I just turned 27 years old, and for the first time in my life I've celebrated with a long birthday weekend!
This is a big deal.
This is actually monumental for me.
Children of narcissistic mothers do not get to have celebrations.
Graduating from high school and then from college were not as joyous as one would hope because my mother was hungry and "ready to go".
My mother took it upon herself to inform everyone at my engagement party that she was sooooo happy for the occasion because I'd been depressed and crying watching my friends get engaged before me....which was not true. Was I anxiously longing and awaiting? Yes! But depressed and weeping? Not quite. ( Even if it WERE true....why would you share that with everyone in attendance?)
My sister and I were usually in tears by the end of our birthdays growing up because mother had found some reason to lecture/discipline us...usually revolving around the fact that we were not giving her enough credit for bringing us into the world.
Even when I moved 6.5 hours away, the mind-control and fear followed all the way up I-95, and every holiday and celebration was full of dread, counting down the hours until I would talk with her on the phone.
Am I calling her today?
Will she call me?
When is too late to call?
When is too early to call?
How long will the conversation have to last?
What will we talk about?
I can't sound too happy or occupied or she will go on complaining about how nice it must be for me to have a social life and how lonely she is.
My mind wouldn't stop racing, but not this year.
NOT THIS YEAR.
This year, I would breathe easy.
Thursday, I ate M&Ms for dinner, and they were delicious. THEN, my aunt arrived from South Carolina and was describing delicious southern fish and grits....so my husband, aunt, and I got up and drove to get some delicious Sea Food and I ate again...a wonderful fried flounder sandwich with sweet potato fries...and it was amazing!! I've lost over 20 lbs in the last 3 months with dedication, and I was going to enjoy myself!! And I did!
Friday, my aunt ventured to camp with me! We had a great time, and my kids sang happy birthday to me, and some even made me cards. After work, we chilled and had a mini-marathon of So You Think You Can Dance.
Saturday (birthday!), I had to breathe and tell myself it is ok to not answer the phone if my mom calls. I also had to breathe and tell myself it is ok to live happily if she doesn't call, and my life is better for it. Hopefully it means that she realizes I will not subject myself to her abusive mind games any longer, and I do not need her approval to be happy. There are better birthday gifts in life than well-wishes from someone who loves so conditionally.

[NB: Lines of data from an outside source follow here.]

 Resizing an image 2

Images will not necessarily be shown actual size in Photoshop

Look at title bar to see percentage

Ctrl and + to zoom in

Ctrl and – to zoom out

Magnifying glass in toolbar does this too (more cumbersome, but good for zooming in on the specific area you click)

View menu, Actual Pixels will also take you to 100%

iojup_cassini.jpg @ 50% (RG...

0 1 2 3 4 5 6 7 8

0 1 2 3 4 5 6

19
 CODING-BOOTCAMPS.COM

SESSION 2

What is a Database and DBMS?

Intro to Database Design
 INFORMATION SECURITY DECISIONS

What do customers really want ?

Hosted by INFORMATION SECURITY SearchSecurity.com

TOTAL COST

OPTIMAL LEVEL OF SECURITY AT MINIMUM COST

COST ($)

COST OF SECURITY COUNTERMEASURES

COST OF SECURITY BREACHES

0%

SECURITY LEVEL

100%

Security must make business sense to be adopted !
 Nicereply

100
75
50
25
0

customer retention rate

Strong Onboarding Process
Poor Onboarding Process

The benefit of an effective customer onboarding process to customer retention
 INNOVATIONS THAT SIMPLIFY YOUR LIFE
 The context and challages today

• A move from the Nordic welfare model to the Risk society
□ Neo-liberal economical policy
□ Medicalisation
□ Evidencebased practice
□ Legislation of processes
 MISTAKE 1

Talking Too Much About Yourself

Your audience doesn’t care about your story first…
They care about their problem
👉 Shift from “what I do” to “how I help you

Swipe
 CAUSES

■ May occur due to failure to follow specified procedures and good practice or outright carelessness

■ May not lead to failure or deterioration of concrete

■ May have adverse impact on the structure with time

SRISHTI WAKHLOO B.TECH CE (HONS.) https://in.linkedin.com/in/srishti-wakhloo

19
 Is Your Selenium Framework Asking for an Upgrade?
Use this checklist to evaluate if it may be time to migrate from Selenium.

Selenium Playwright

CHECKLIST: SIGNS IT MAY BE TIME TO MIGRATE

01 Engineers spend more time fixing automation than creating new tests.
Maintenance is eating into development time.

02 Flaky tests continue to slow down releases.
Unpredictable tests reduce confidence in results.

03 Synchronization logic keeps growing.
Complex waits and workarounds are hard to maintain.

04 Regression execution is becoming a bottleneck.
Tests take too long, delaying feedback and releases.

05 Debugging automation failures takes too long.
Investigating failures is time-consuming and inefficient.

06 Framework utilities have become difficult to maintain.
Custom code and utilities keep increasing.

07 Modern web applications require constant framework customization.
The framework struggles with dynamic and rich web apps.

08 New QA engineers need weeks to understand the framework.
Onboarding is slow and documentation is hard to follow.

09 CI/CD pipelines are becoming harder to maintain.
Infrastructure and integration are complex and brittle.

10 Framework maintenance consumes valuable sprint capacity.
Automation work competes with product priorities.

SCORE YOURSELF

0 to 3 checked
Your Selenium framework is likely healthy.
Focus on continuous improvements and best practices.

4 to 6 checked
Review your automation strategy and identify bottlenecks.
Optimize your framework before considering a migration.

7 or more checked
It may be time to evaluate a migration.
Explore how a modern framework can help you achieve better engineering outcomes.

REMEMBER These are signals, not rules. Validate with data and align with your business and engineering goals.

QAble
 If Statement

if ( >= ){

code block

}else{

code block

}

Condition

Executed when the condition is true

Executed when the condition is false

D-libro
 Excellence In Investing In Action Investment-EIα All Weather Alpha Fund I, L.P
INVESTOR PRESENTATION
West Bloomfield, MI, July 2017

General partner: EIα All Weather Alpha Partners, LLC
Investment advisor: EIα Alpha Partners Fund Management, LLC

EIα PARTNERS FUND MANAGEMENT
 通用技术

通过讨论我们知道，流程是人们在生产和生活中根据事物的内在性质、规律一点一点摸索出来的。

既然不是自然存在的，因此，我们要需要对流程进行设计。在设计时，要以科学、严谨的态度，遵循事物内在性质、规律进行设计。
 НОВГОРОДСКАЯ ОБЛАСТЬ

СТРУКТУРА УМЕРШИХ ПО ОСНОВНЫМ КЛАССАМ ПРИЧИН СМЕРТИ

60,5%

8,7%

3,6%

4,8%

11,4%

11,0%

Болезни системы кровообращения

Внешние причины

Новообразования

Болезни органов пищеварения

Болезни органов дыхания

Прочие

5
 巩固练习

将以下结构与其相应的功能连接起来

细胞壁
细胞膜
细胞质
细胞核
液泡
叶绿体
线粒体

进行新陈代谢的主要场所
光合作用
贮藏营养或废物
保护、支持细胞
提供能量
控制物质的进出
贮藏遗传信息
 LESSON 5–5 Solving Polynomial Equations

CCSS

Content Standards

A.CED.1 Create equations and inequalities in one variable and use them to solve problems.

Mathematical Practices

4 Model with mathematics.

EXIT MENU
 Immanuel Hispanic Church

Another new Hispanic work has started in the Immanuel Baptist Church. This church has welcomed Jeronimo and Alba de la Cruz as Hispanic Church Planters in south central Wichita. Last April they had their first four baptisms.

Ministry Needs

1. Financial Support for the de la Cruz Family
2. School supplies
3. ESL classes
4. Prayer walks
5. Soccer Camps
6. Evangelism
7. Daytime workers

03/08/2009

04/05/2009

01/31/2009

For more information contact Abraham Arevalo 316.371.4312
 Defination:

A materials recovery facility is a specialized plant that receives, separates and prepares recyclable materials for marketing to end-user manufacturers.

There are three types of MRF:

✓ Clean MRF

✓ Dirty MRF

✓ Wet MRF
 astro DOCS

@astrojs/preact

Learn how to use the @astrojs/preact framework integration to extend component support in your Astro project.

My father called me, and I couldn't answer because I was in a Spa waiting room. My husband arranged for me to get an hour long massage and then a 15 minute Hydro massage. *woah* It was amazing and so needed. -Breathe - My father is not my mother. He will not be upset that I could not stop my life and would not disturb others with my phone conversation just to appease him. My father will still love me and be kind when I call him later.
My aunt (who looks remarkably like my mother) was with us as we went from birthday surprise to birthday surprise, and I had to breathe and realize that she was happy to celebrate with me....not sad that we did not make the day all about her since she travelled to join us.
What is this existence? Am I actually celebrating with people who actually want to celebrate me?
Sunday, we went to church and then Mango Mangeaux! Delicious food! More celebration!
I wasn't quite sure what structure to give this blog entry, but since we are documenting evolution, I just wanted to provide a quick overview of a few days of this past week and how I decided to have a happy birthday instead of letting myself go down the spiral?
Why doesn't my mother want to celebrate with me?
I've lost so many chances to celebrate.
She doesn't want to call me. Should I call her?
Should I call her?
Should I call her?
It's really just like any other day.
No one will want to celebrate me. They've got better things to do.
I decided to silence those voices, and as a result, I've had the best birthday of my life, and I'm looking forward to many many more.